Selected extract ▸
###
Dictionary View Iterables
Finally, in Python 3.X the dictionary keys, values, and items methods return iterable view objects that generate result items one at a time, instead of producing result lists all at once in memory. Views are also available in 2.7 as an option, but under special method names to avoid impacting existing code. View items maintain the same physical ordering as that of the dictionary and reflect changes made to the underlying dictionary. Now that we know more about iterables here’s the rest of this story—in Python 3.3 (your key order may vary) :
>>> D = dict(a=1, b=2, c=3)
>>> D
{‘a’: 1, ‘b’: 2, ‘c’: 3}
>>> K = D.keys() # A view object in 3.X, not a list
>>> K
dict_keys([‘a’, ‘b’, ‘c’])
>>> next(K) # Views are not iterators themselves
TypeError: dict_keys object is not an iterator
>>> I = iter(K) # View iterables have an iterator,
>>> next(I) # which can be used manually,
‘a’ # but does not support len(), index
>>> next(I)
‘b’
Other Iteration Topics
- User-defined functions can be turned into iterable generator functions, with yield statements.
###
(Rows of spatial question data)

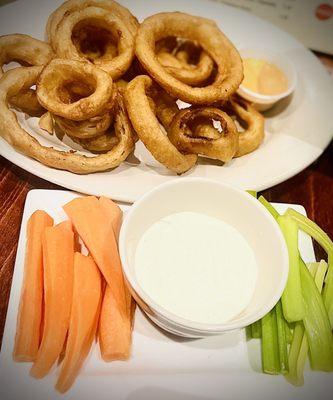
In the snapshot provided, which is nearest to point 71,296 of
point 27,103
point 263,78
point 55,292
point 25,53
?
point 55,292

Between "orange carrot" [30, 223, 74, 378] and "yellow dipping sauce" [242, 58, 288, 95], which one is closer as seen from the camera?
"orange carrot" [30, 223, 74, 378]

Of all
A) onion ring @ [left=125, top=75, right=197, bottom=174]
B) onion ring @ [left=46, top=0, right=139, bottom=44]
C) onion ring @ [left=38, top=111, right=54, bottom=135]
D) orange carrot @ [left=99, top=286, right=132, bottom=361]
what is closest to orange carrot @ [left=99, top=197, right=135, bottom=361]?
orange carrot @ [left=99, top=286, right=132, bottom=361]

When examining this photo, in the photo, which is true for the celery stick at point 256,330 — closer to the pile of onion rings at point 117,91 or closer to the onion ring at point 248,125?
the pile of onion rings at point 117,91

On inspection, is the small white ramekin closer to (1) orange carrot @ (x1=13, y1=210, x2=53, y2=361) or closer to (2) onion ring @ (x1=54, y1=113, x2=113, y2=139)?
(2) onion ring @ (x1=54, y1=113, x2=113, y2=139)

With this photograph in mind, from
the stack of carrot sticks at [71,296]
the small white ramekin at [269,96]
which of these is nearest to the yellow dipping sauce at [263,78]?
the small white ramekin at [269,96]

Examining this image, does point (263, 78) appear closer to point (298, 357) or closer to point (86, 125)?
point (86, 125)

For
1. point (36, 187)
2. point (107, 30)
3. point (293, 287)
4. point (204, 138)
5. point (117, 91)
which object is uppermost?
point (107, 30)
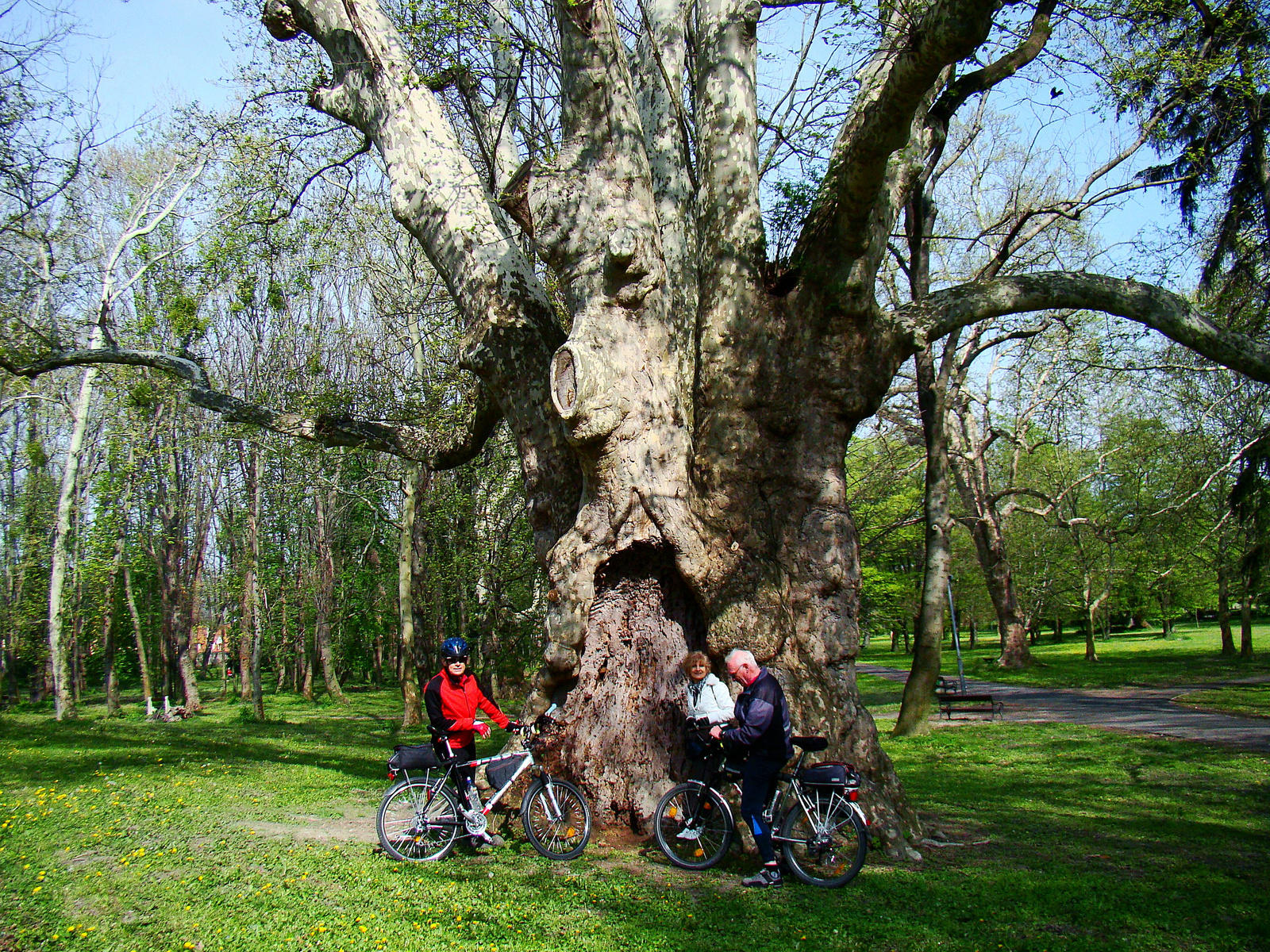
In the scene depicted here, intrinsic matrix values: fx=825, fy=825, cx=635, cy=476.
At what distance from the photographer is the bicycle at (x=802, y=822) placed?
582 cm

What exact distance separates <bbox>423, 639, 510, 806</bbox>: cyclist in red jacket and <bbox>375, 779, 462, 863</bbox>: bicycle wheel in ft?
0.91

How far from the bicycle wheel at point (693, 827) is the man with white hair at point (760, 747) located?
0.32m

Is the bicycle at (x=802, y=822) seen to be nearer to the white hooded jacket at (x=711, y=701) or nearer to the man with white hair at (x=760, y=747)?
the man with white hair at (x=760, y=747)

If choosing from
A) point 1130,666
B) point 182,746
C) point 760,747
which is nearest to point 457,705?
point 760,747

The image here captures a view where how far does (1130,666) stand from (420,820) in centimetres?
3018

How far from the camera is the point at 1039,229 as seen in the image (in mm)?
14383

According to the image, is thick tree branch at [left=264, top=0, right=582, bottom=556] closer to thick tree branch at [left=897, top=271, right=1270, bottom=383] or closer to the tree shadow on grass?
thick tree branch at [left=897, top=271, right=1270, bottom=383]

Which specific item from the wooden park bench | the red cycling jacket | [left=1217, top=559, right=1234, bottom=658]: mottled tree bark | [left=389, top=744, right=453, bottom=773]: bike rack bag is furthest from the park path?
[left=389, top=744, right=453, bottom=773]: bike rack bag

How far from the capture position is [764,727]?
19.2ft

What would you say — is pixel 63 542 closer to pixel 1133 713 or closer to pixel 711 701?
pixel 711 701

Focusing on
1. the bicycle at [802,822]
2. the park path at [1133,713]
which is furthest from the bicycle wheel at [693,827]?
the park path at [1133,713]

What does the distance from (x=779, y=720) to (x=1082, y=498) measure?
136ft

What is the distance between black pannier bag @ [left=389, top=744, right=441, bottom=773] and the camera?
6.36 meters

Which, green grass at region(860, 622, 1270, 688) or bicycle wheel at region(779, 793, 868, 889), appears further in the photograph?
green grass at region(860, 622, 1270, 688)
###
What this task involves ▸
Reproduce everything in the dictionary views passage from "Dictionary View Iterables" down to "dict_keys([‘a’, ‘b’, ‘c’])". This data comes from a different source than the dictionary views passage.

Correct response ▸
Dictionary View Iterables
Finally, in Python 3.X the dictionary keys, values, and items methods return iterable view objects that generate result items one at a time, instead of producing result lists all at once in memory. Views are also available in 2.7 as an option, but under special method names to avoid impacting existing code. View items maintain the same physical ordering as that of the dictionary and reflect changes made to the underlying dictionary. Now that we know more about iterables here’s the rest of this story—in Python 3.3 (your key order may vary) :
>>> D = dict(a=1, b=2, c=3)
>>> D
{‘a’: 1, ‘b’: 2, ‘c’: 3}
>>> K = D.keys() # A view object in 3.X, not a list
>>> K
dict_keys([‘a’, ‘b’, ‘c’])